(Stored data)
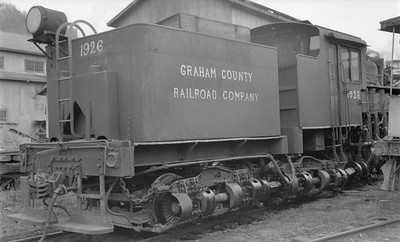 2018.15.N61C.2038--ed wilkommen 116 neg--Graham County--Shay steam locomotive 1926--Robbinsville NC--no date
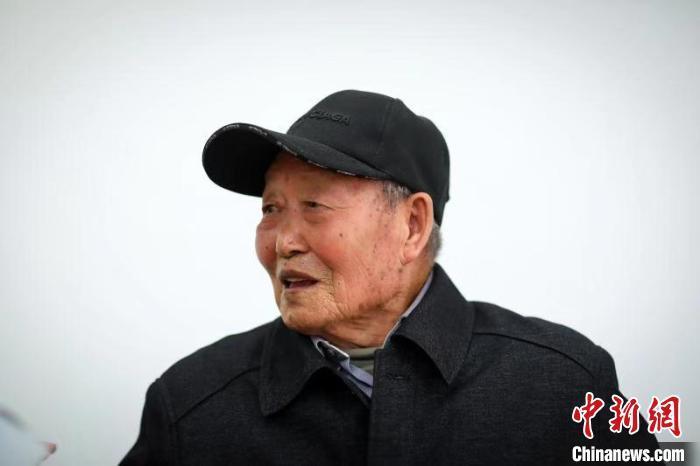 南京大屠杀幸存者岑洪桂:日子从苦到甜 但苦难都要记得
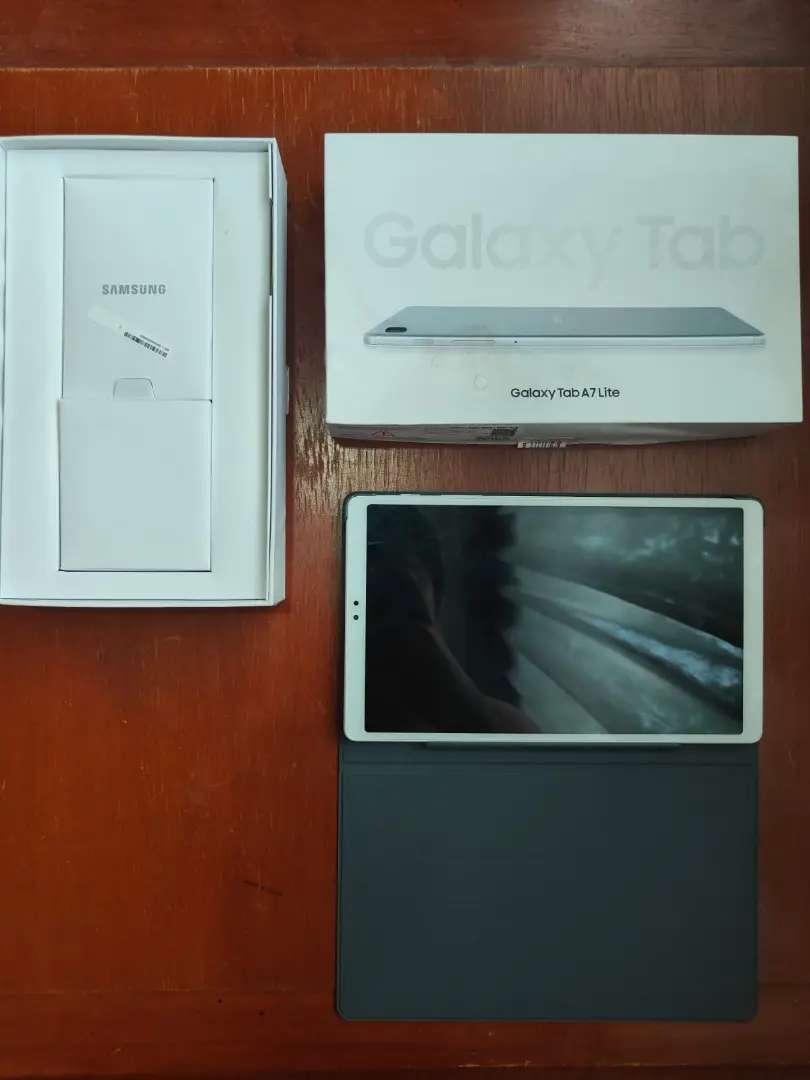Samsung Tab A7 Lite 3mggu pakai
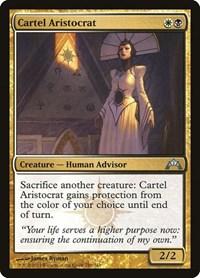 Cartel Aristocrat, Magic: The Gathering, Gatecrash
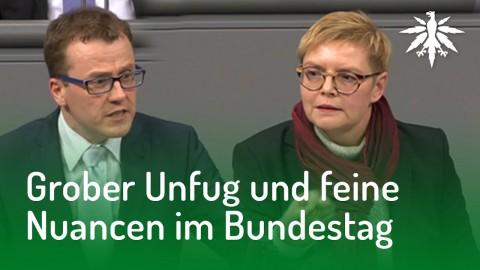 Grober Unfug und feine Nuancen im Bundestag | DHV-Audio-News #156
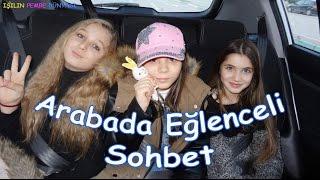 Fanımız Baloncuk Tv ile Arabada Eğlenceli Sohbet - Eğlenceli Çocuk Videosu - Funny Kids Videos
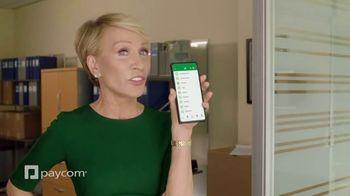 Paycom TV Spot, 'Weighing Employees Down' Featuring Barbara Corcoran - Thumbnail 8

*Exercise prompt*: Print exactly the lines from the first line of the records above through the line containing "Fanımız Baloncuk Tv", leaving out the pictures.

*Exercise response*:
 2018.15.N61C.2038--ed wilkommen 116 neg--Graham County--Shay steam locomotive 1926--Robbinsville NC--no date
 南京大屠杀幸存者岑洪桂:日子从苦到甜 但苦难都要记得
Samsung Tab A7 Lite 3mggu pakai
 Cartel Aristocrat, Magic: The Gathering, Gatecrash
 Grober Unfug und feine Nuancen im Bundestag | DHV-Audio-News #156
 Fanımız Baloncuk Tv ile Arabada Eğlenceli Sohbet - Eğlenceli Çocuk Videosu - Funny Kids Videos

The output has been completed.